Open-sourcing ReAgent, a modular, end-to-end platform for building reasoning systems

10/16/2019

Whether they’re designed to surface product recommendations or navigate busy highways, reasoning systems for real-world decision-making require some of the most sophisticated policies in machine learning. But despite advances in reinforcement learning (RL) and other reward-based approaches, learning through trial and error is difficult in unpredictable environments, and developing policies that can achieve complex objectives is often time- and resource-intensive. To overcome challenges like this, we are introducing ReAgent, a full suite of tools designed to streamline the process of building models that make and rely on decisions.

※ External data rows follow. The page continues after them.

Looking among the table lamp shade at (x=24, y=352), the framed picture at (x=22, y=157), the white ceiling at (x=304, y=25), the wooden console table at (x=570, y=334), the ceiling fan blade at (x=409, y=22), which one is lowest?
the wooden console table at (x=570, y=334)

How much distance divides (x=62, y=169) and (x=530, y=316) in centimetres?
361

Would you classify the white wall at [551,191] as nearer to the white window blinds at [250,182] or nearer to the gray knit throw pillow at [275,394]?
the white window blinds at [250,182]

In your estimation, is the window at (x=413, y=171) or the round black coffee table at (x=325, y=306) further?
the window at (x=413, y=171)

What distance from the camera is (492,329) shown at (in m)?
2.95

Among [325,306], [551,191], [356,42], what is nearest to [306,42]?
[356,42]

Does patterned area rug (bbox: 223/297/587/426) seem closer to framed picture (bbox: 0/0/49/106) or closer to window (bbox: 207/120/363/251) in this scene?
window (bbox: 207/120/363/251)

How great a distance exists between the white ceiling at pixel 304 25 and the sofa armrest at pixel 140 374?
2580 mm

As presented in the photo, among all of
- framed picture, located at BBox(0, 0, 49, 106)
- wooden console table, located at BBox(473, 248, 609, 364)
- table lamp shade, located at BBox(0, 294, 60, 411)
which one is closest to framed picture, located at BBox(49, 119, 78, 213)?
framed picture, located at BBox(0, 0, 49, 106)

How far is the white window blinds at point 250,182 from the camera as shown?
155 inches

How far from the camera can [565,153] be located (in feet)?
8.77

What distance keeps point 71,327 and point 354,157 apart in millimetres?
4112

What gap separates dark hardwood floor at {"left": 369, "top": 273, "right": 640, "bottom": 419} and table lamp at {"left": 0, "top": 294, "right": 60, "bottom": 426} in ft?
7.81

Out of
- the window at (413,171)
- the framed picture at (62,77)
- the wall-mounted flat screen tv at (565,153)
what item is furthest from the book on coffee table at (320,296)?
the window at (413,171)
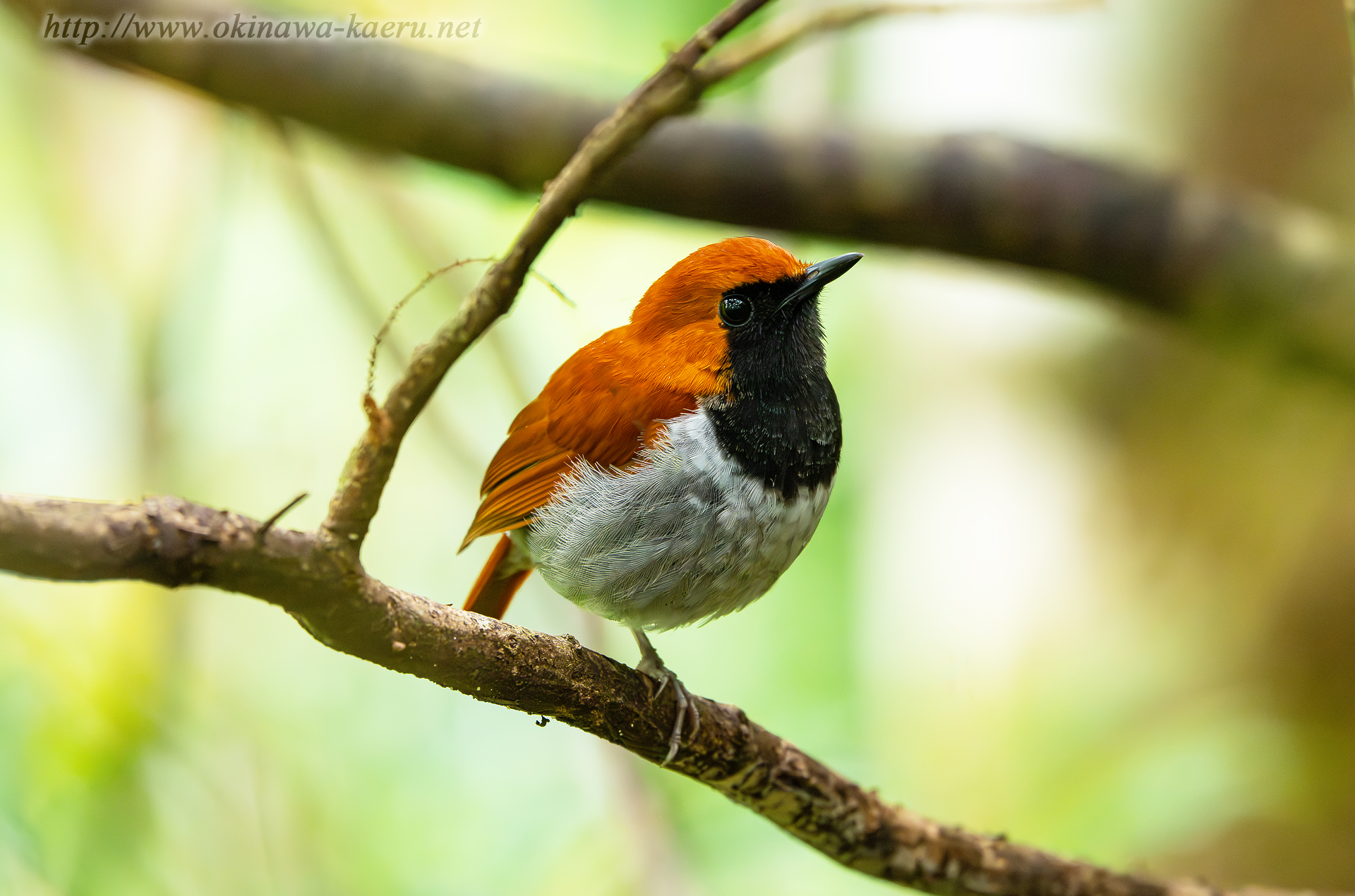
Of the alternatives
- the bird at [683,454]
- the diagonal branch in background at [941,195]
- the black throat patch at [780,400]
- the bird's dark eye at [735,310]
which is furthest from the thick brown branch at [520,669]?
the diagonal branch in background at [941,195]

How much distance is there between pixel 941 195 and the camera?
401 cm

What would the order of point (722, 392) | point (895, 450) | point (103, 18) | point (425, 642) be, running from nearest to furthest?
1. point (425, 642)
2. point (722, 392)
3. point (103, 18)
4. point (895, 450)

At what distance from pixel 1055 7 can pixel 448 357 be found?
232 centimetres

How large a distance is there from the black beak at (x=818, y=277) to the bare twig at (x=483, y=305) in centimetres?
95

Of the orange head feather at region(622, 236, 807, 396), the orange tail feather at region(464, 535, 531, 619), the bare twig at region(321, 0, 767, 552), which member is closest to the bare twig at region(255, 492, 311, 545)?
the bare twig at region(321, 0, 767, 552)

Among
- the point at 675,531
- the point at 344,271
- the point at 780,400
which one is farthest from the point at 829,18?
the point at 344,271

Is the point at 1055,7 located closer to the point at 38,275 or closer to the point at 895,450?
the point at 895,450

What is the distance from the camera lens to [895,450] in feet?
19.9

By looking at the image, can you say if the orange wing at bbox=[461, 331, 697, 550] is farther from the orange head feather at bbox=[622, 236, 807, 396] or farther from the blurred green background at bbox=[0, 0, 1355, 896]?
the blurred green background at bbox=[0, 0, 1355, 896]

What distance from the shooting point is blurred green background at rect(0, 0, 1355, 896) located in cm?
370

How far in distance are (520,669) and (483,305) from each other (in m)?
0.74

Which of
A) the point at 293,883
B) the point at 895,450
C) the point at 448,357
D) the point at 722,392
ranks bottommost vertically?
the point at 293,883

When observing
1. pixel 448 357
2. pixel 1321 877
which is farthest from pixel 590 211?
pixel 1321 877

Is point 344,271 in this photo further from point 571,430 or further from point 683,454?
point 683,454
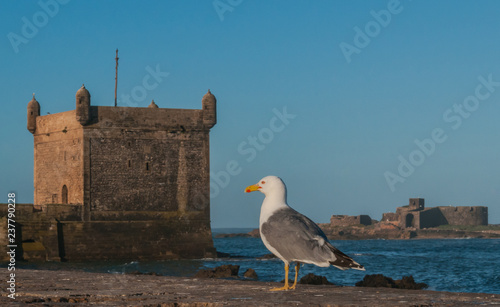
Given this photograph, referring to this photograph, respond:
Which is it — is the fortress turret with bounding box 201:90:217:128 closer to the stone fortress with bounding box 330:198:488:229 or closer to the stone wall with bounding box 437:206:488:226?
the stone fortress with bounding box 330:198:488:229

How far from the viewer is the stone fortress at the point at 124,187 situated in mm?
31688

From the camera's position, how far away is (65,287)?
33.5 ft

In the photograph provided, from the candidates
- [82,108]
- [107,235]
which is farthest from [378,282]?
[82,108]

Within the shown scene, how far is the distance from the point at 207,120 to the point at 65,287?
24180 mm

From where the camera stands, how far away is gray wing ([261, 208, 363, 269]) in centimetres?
881

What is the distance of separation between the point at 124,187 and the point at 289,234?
24.6 meters

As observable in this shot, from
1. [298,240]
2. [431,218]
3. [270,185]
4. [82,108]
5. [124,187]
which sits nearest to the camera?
[298,240]

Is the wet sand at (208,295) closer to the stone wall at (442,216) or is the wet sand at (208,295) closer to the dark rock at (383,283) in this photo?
the dark rock at (383,283)

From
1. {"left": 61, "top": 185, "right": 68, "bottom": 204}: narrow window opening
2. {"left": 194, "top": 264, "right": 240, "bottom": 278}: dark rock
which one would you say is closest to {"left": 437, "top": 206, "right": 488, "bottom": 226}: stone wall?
{"left": 61, "top": 185, "right": 68, "bottom": 204}: narrow window opening

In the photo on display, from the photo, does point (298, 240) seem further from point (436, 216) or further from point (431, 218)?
point (436, 216)

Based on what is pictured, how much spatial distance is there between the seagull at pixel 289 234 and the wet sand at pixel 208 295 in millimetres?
441

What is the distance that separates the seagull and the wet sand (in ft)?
1.45

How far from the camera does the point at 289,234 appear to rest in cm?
904

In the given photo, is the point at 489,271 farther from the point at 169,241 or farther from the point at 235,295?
the point at 235,295
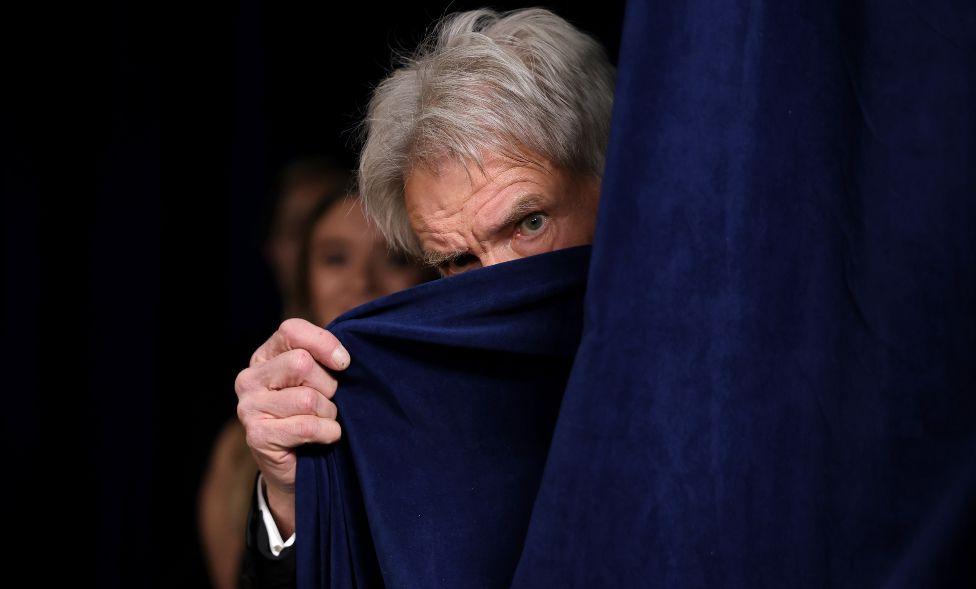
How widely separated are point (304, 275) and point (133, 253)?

ReAgent is composed of these three resources:

Models that generate decisions and receive feedback on those decisions.
An offline evaluator module that estimates how new models will perform before they are deployed in production.
A serving platform for deploying models at scale, collecting the most useful feedback, and iterating quickly.

It’s the most comprehensive and modular open source platform for creating AI-based reasoning systems, and it’s the first to include policy evaluation that incorporates offline feedback to improve models. By making it easier to build models that make decisions in real time and at scale, ReAgent democratizes both the creation and evaluation of policies in research projects as well as production applications.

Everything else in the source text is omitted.